-- Start --

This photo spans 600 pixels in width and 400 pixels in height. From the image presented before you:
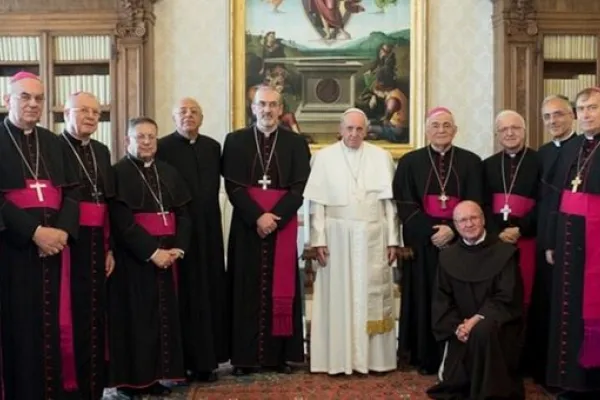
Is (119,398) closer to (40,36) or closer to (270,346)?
(270,346)

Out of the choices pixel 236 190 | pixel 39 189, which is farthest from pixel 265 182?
pixel 39 189

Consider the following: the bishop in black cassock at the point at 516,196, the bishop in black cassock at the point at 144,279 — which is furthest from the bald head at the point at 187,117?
the bishop in black cassock at the point at 516,196

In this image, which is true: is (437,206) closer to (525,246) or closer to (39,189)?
(525,246)

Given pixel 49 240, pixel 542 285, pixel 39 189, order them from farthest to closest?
pixel 542 285
pixel 39 189
pixel 49 240

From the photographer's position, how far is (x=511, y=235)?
4656mm

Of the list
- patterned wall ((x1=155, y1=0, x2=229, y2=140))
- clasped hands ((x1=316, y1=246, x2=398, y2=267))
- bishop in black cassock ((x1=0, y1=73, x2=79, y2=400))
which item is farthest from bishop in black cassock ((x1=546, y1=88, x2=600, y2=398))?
patterned wall ((x1=155, y1=0, x2=229, y2=140))

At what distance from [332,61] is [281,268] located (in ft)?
9.92

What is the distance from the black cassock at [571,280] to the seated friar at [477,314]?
0.21 meters

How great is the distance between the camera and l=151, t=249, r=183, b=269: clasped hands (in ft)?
13.8

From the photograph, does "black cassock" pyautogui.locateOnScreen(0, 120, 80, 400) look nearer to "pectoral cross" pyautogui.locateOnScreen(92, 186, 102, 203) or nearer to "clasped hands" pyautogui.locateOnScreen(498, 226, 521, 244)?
"pectoral cross" pyautogui.locateOnScreen(92, 186, 102, 203)

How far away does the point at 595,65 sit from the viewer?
702 cm

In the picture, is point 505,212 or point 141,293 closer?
point 141,293

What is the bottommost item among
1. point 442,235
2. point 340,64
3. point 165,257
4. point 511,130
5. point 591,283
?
point 591,283

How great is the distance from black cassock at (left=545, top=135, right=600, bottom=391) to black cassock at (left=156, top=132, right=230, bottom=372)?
212cm
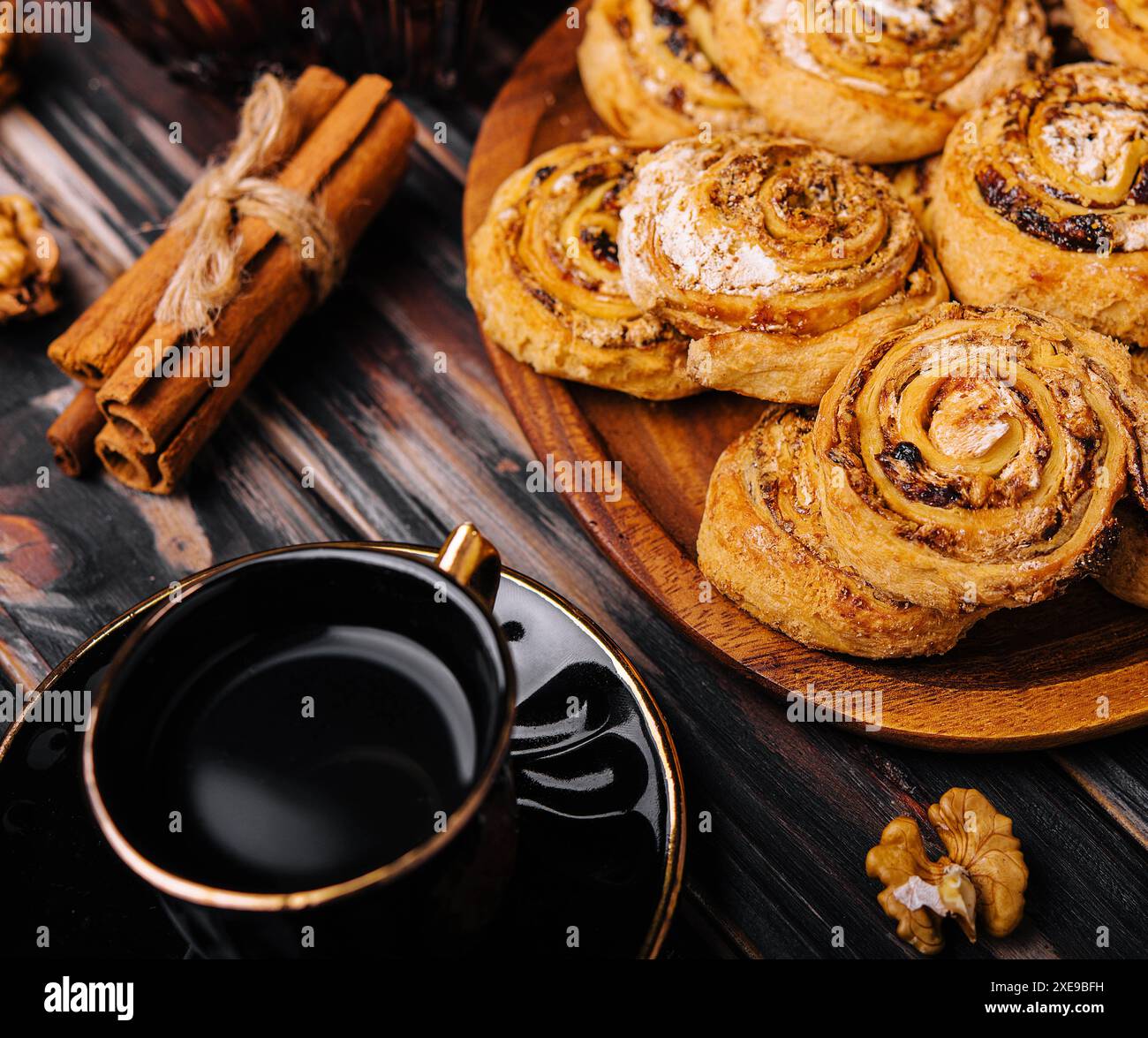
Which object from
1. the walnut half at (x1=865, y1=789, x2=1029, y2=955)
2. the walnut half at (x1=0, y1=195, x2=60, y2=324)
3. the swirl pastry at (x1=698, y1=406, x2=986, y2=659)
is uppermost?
the walnut half at (x1=0, y1=195, x2=60, y2=324)

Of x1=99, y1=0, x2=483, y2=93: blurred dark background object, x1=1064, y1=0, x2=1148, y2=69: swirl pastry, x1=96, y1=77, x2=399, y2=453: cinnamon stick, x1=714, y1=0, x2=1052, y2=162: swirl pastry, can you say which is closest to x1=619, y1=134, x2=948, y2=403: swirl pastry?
x1=714, y1=0, x2=1052, y2=162: swirl pastry

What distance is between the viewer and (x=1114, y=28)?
192cm

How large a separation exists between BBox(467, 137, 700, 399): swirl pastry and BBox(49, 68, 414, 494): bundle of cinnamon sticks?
1.16 ft

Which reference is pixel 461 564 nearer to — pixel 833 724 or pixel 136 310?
pixel 833 724

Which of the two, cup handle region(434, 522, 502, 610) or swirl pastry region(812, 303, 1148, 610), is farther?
swirl pastry region(812, 303, 1148, 610)

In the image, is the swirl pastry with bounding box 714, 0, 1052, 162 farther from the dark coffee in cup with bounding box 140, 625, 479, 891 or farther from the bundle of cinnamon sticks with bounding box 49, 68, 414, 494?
the dark coffee in cup with bounding box 140, 625, 479, 891

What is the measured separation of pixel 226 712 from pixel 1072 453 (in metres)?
1.20

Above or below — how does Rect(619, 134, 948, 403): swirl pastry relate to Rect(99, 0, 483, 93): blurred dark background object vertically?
below

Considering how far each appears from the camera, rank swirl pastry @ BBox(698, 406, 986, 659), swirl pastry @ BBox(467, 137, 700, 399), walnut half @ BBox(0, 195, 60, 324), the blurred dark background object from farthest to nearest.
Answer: the blurred dark background object, walnut half @ BBox(0, 195, 60, 324), swirl pastry @ BBox(467, 137, 700, 399), swirl pastry @ BBox(698, 406, 986, 659)

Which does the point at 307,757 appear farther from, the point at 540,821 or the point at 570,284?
the point at 570,284

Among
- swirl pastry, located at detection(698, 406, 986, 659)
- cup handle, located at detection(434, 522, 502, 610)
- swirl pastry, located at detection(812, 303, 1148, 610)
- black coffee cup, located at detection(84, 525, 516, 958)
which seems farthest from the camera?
swirl pastry, located at detection(698, 406, 986, 659)

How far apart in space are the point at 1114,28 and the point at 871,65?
49 centimetres

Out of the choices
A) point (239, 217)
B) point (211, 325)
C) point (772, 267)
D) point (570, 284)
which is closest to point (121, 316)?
point (211, 325)

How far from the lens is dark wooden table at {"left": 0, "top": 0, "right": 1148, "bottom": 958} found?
163 centimetres
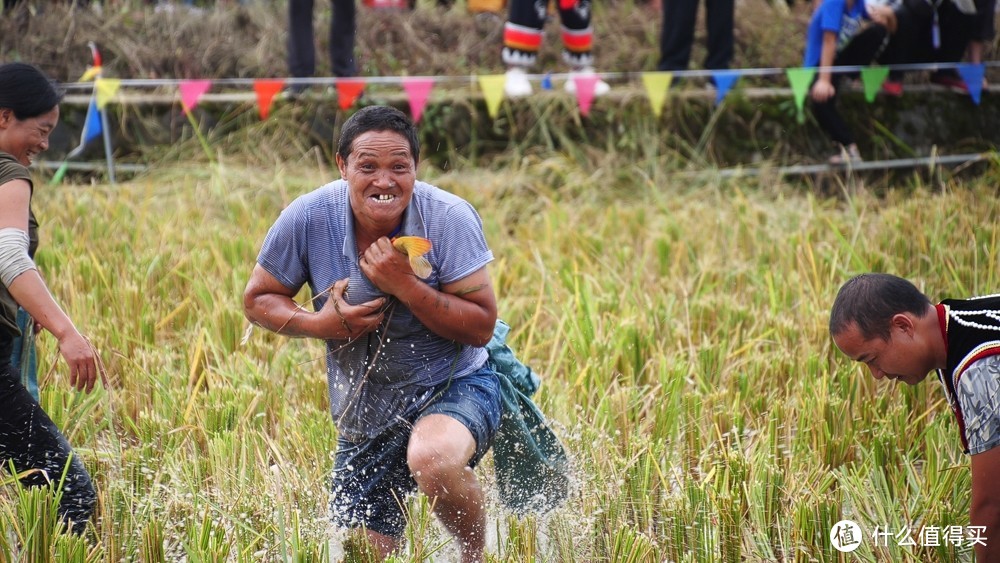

-- End --

WRITTEN REQUEST: Please pick out every line in the data above that contains the string "nearer", matching case exactly.

COMPLETE OUTPUT:
From the photograph, does "black cassock" pyautogui.locateOnScreen(0, 120, 80, 400) look nearer to "pectoral cross" pyautogui.locateOnScreen(92, 186, 102, 203) or nearer to "clasped hands" pyautogui.locateOnScreen(498, 226, 521, 244)?
Which reference is pixel 461 564 nearer to — pixel 833 724 or pixel 136 310?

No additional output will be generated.